# Terminator: Genisys - Neuer deutscher Trailer mit frischen Filmszenen



## FlorianStangl (13. April 2015)

Jetzt ist Deine Meinung zu *Terminator: Genisys - Neuer deutscher Trailer mit frischen Filmszenen* gefragt. 


				Bitte beachtet: Der Kommentarbereich wird gemäß der Forenregeln moderiert.





			Dieser Inhalt steht nur eingeloggten Mitgliedern zur Verfügung.
        

 Zum Artikel: Terminator: Genisys - Neuer deutscher Trailer mit frischen Filmszenen


----------



## Derme (13. April 2015)

Die Terminator-Reihe gibt es seit über 20 Jahren und auch, wenn die letzten beiden Teile eher mit gemischten Gefühlen aufgenommen wurden, gibt es immer noch eine riesige Fanbase da draußen, die sich den Film auf jeden Fall ansehen möchte. Warum folgen die Produzenten also dem Trend und verraten im Trailer schon wichtige Teile der Story? Der Twist mit John Connor als Hybrid hätte mich im Kino sicherlich total umgehauen, aber jetzt ist Genisys für mich nur ein weiterer von vielen 08/15 Actionfilm. Und - bei aller Nostalgie - ich traue es dem Film nicht zu, dass er sich aus der Masse der Schieß-und-explodier-Filme hervorheben kann.


----------



## bloodycorrey (13. April 2015)

Ich kann mir nicht helfen , aber das sind alles sehr billig aus ...


----------



## Peter23 (13. April 2015)

Langsam wird es mit der Storyline etwas unübersichtlich oder?

Handelt es sich um einen Reboot oder sollen die anderen vier Teile konsensfähig sein?


----------



## bettenlager (13. April 2015)

Ich warte immer noch auf Terminator: Das Musical!


----------



## Wynn (13. April 2015)

Irgendwie muss ich bei den Trailer immer an Daenyrs und Dr.Who denken ^^


----------



## frankyfife (13. April 2015)

Mich interessiert nur wie sich das Opi-T101 Modell und sein "junges" Gegenstück auf die Fresse hauen. Beim 1. Terminator hab ich noch in die Windeln geschissen, den habe ich erst sehr spät gesehen und dachte so "iiiiiiiiiiiiih". Ich glaube mit der neuen Zeitlinie bzw. deren Darstellung im Film sollen nur alteingesessene Fans des 1 und 2 Teils bedient werden, ich denke aber, sie machen das Franchise damit kaputt.
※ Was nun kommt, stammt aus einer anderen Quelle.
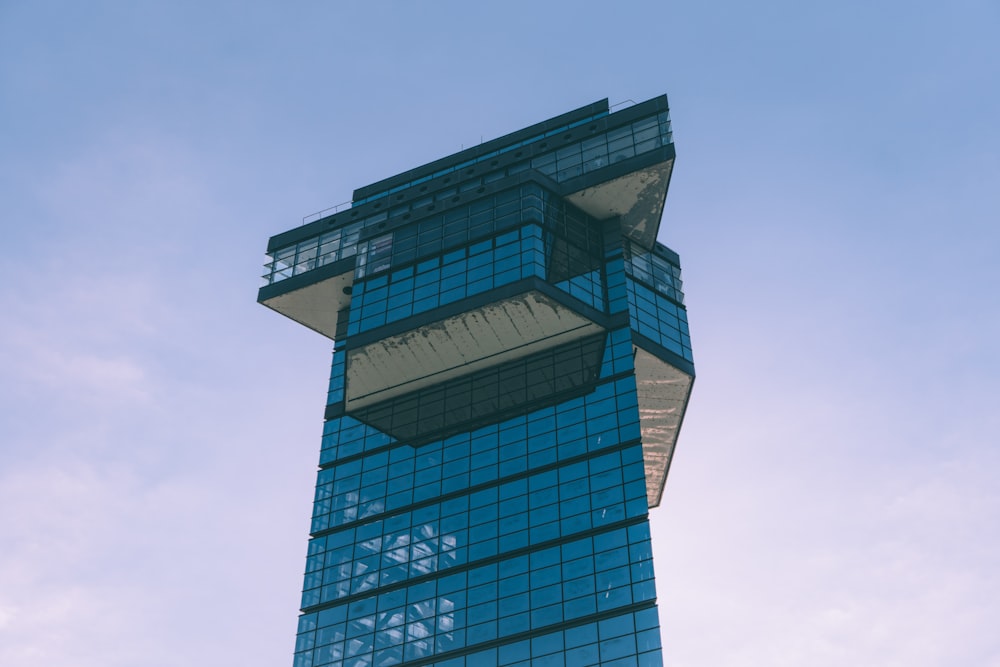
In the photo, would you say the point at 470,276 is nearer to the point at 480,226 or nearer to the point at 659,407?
the point at 480,226

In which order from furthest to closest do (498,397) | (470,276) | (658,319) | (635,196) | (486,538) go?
(658,319), (635,196), (498,397), (470,276), (486,538)

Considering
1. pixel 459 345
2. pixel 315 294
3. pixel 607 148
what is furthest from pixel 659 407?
pixel 315 294

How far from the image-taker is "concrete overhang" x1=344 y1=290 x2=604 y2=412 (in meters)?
83.9

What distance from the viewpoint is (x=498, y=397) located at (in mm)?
86562

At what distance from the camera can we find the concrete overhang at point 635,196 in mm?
86062

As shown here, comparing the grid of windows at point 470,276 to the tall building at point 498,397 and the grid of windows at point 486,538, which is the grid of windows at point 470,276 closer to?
the tall building at point 498,397

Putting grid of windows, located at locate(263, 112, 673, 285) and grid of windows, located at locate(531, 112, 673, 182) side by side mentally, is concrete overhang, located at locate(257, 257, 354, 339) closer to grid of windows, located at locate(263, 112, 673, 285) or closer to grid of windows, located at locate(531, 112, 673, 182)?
grid of windows, located at locate(263, 112, 673, 285)

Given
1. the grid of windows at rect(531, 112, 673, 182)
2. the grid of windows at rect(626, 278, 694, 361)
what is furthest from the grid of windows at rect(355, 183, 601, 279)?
the grid of windows at rect(626, 278, 694, 361)

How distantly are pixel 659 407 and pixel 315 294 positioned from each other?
Answer: 28.0 meters

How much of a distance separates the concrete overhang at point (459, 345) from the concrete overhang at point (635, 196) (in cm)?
987

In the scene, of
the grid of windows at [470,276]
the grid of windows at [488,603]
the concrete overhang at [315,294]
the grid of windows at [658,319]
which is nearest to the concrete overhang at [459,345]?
the grid of windows at [470,276]

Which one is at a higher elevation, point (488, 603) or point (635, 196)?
point (635, 196)

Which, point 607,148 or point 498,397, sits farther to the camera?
point 607,148

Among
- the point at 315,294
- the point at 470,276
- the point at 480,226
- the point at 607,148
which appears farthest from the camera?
the point at 315,294
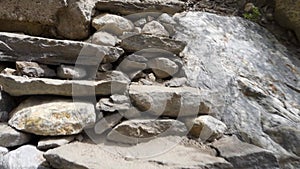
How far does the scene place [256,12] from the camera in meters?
2.49

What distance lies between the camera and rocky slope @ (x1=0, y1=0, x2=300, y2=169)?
1.45m

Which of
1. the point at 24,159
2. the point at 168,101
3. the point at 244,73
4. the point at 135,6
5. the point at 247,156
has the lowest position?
the point at 24,159

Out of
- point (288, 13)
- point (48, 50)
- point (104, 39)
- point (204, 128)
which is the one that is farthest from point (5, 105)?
point (288, 13)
Ein richtig hohlbratziger Film mit Full-CGI-Arnie mit viel Krach und geballer und töten töten töten wäre mir lieber als dieses verwurstete Konstrukt aus Teil 5.

Aber warten wir ab


----------



## FlorianStangl (13. April 2015)

Peter23 schrieb:


> Langsam wird es mit der Storyline etwas unübersichtlich oder?
> 
> Handelt es sich um einen Reboot oder sollen die anderen vier Teile konsensfähig sein?


Gute Frage  Eigentlich soll es meines Wissens kein Reboot sein, auch wenn es Terminator 1 quasi neu erzählt. Ganz ehrlich, ich find's recht  gaga.  Zumindest anhand der Trailer. Vielleicht ist im Film am Stück erzählt auch alles plausibel


----------



## bundesgerd (13. April 2015)

Es ist kein Reboot, da es ja Szenen an den originalen 1. Teil innehat. Also eine Fortsetzung mit alternativer (?) Zeitlinie...
Aber über eines müssen wir uns im klaren sein:

Filme wie Terminator1/2 werden heutzutage nicht mehr in dieser Qualität wie damals (Spannung/wegweisende Tricks usw.) gedreht.  Diese Zeiten sind ein für allemal vorbei .


----------



## SGDrDeath (14. April 2015)

FlorianStangl schrieb:


> Gute Frage  Eigentlich soll es meines Wissens kein Reboot sein, auch wenn es Terminator 1 quasi neu erzählt. Ganz ehrlich, ich find's recht  gaga.  Zumindest anhand der Trailer. Vielleicht ist im Film am Stück erzählt auch alles plausibel


Plus das wir massivst bei Teil 2 und 3 ganze Szenen klauen. Also an neue gute Ideen glaub ich daher nicht mehr.


----------



## MisterBlonde (14. April 2015)

SGDrDeath schrieb:


> Plus das wir massivst bei Teil 2 und 3 ganze Szenen klauen. Also an neue gute Ideen glaub ich daher nicht mehr.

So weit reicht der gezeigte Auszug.